- Tasks and exercises -
(1) In the passage on Annick Goutal perfumes below, translate this sentence into Spanish: "Unfortunately my excitement did not outlast the post-holiday glow."
(2) Write a continuation of the passage on Annick Goutal perfumes below, picking up after its final sentence.

- Study text -
+ + + +
Annick Goutal Discontinuations

A wander through the Goutal catalogue

Fragrantica

I tried and loved Eau du Sud at the airport on my way home from holidays in January. Unfortunately my excitement did not outlast the post-holiday glow. I bought a decant so as to give Sud a thorough test but, lovely though it is, I’ve found it collapses on skin in hot weather. As it is a summer scent, that’s a disappointment. I still like it, but I’m not going for a full bottle when there are plenty of other Goutals jostling for the attentions of my credit card.

One of those jostlers is Sables (immortelle, cinnamon, pepper, tea, sandalwood, amber). Now this one really could be on the endangered list. Already it seems to be in limited distribution because it’s hard to find and never cheap. You have to have a deep and abiding commitment to the curry-and-burnt-sugar effect of immortelle (or helichrysum) to enjoy Sables. The other notes are bit players, although a lot of people smell cinnamon distinctly (I don’t). Sables is absolutely outstanding but it would take me at least 147 years to get through a FB. A single spritz lasts all day and can survive a shower the next morning. A large decant may be all I’ll ever need.
+ + + +
- Dataset records -
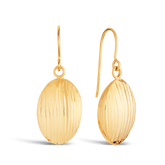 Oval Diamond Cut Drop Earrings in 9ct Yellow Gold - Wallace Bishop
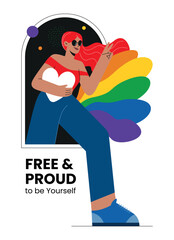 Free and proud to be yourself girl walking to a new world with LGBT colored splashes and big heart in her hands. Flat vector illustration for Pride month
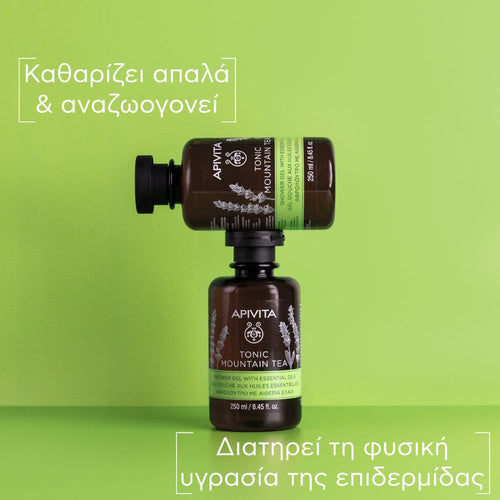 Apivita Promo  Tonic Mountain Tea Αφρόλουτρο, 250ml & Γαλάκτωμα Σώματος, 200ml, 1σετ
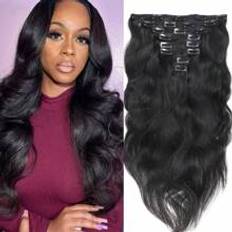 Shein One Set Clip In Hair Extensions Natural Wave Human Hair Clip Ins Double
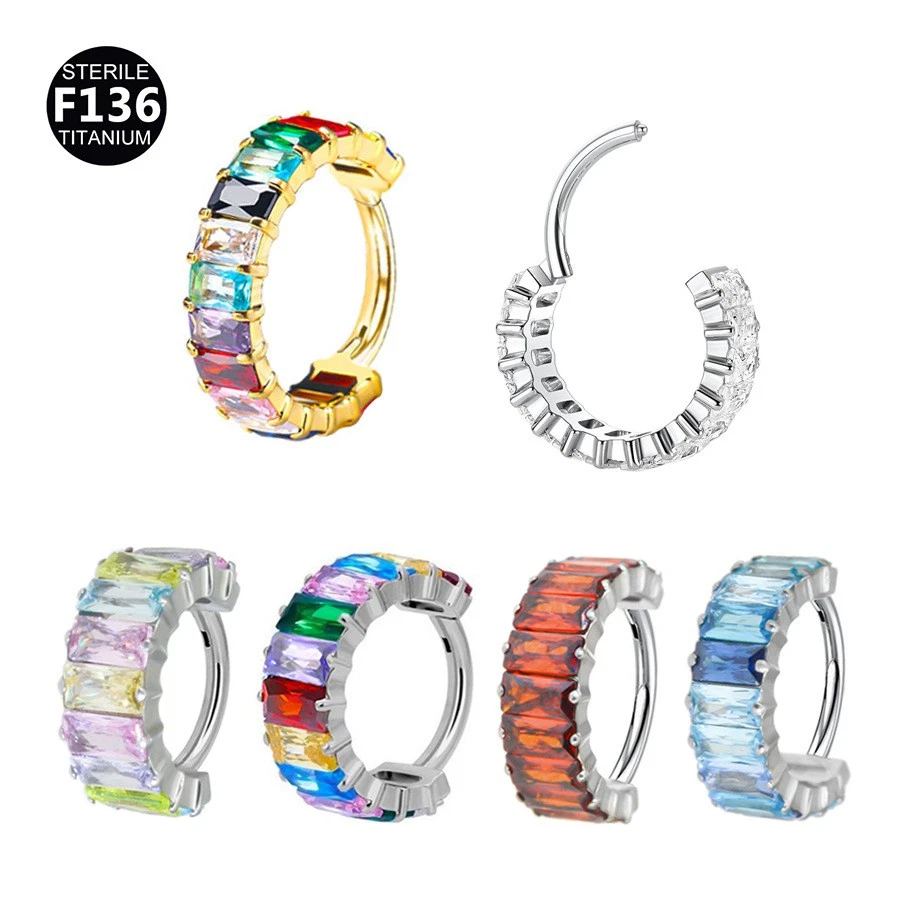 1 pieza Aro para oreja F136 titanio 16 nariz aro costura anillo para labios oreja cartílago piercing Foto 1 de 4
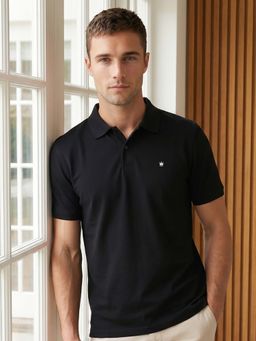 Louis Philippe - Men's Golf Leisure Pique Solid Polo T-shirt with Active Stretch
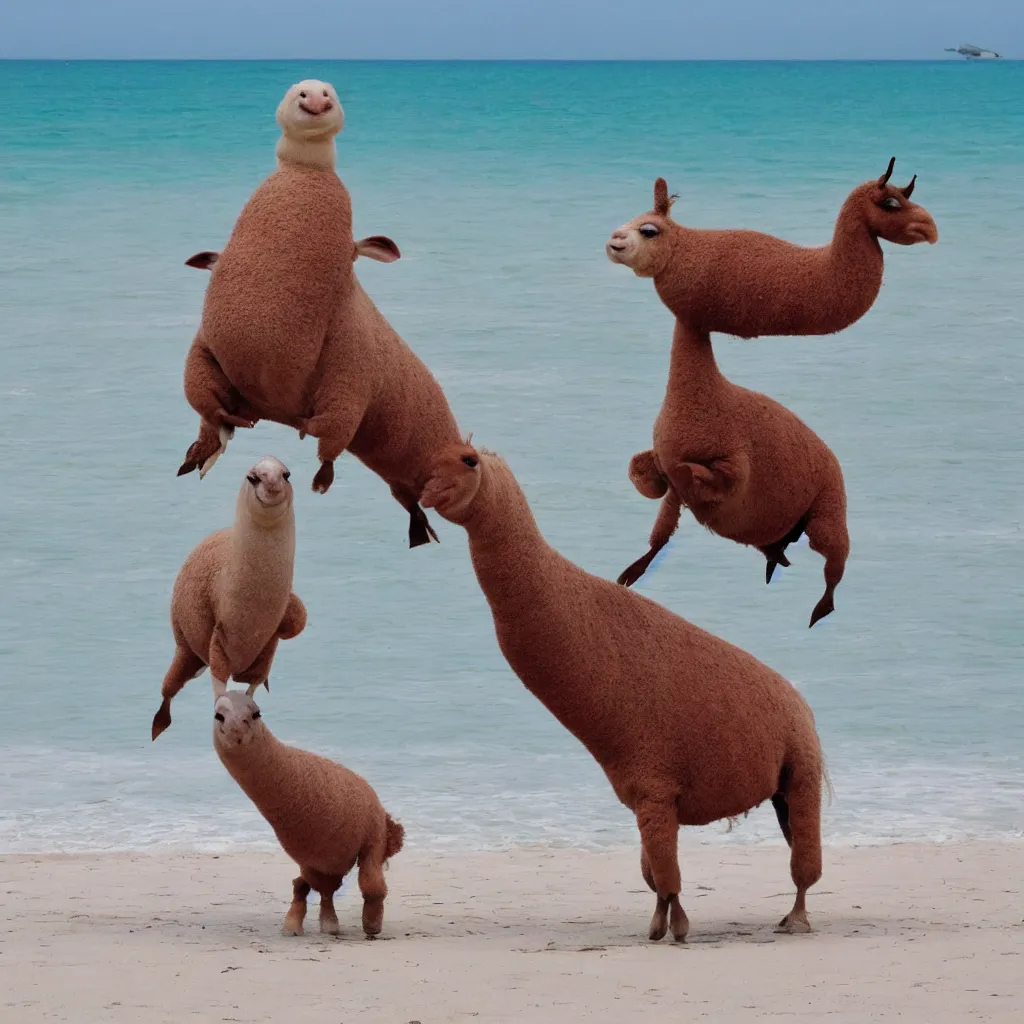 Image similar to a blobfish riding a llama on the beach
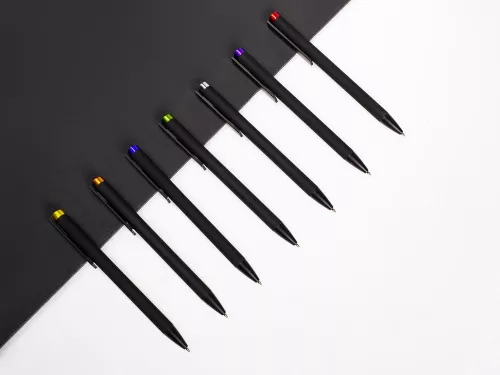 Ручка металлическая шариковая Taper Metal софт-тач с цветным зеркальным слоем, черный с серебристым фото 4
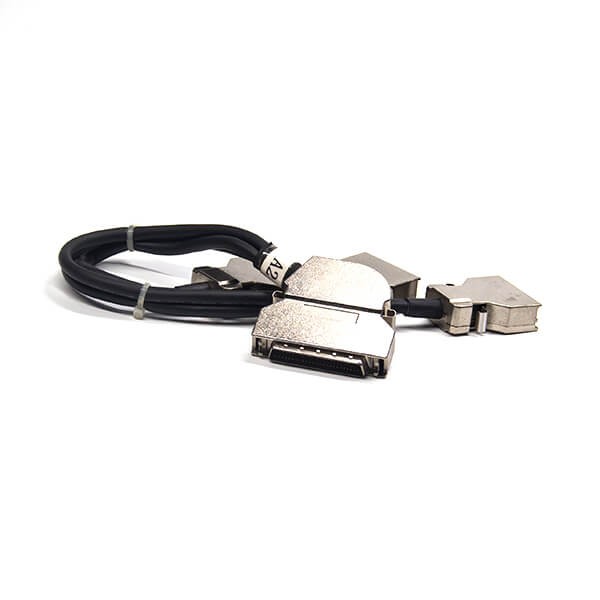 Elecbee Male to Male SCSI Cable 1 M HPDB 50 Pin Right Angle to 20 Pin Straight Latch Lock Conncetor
+ + + +
- Results of the tasks -
(1) Por desgracia, mi entusiasmo no duró más que el resplandor de después de las vacaciones.

(2)
Then there is Passion (tuberose, tomato leaf, jasmine, ylang, vanilla, oakmoss, patchouli). This is one of the early releases (1983) and it does reference some of the great florals and chypres of yore. Tropical notes are balanced by the green twang of tomato leaf and a mossy base. Overall, Passion has (for me) a slightly tailored, formal feel to it. It’s perfect for professional settings, being neither too stuffy nor too cosy and casual. FB-worthy, yes, and much cheaper than Sables.

Fragrantica

Gardenia Passion (gardenia, jasmine, tuberose, orange blossom, vanilla). This should be named ‘tuberose passion’ really, but it is no less beautiful for that. The opening is so dramatic I gasped aloud. A white floral accord so buttery and so green it stole away the very breath I was trying to use to smell it. Then – it’s gone. Gardenia Passion leaves my skin, and the building, in under an hour. So, this one is off the list.

The last in my little clutch of Goutal samples is Grand Amour. . I think this may be a scrubber. The problem is the hyacinth, which normally I like but here it seems too cutting for my taste. But I’ve only tried Grand Armour on skin once, so who knows. It might improve.

Annick Goutal

So – over to you. Do you have great loves from the house of Goutal? Are you doing what I’m doing – snatching at them before they go?
Bye for now everyone!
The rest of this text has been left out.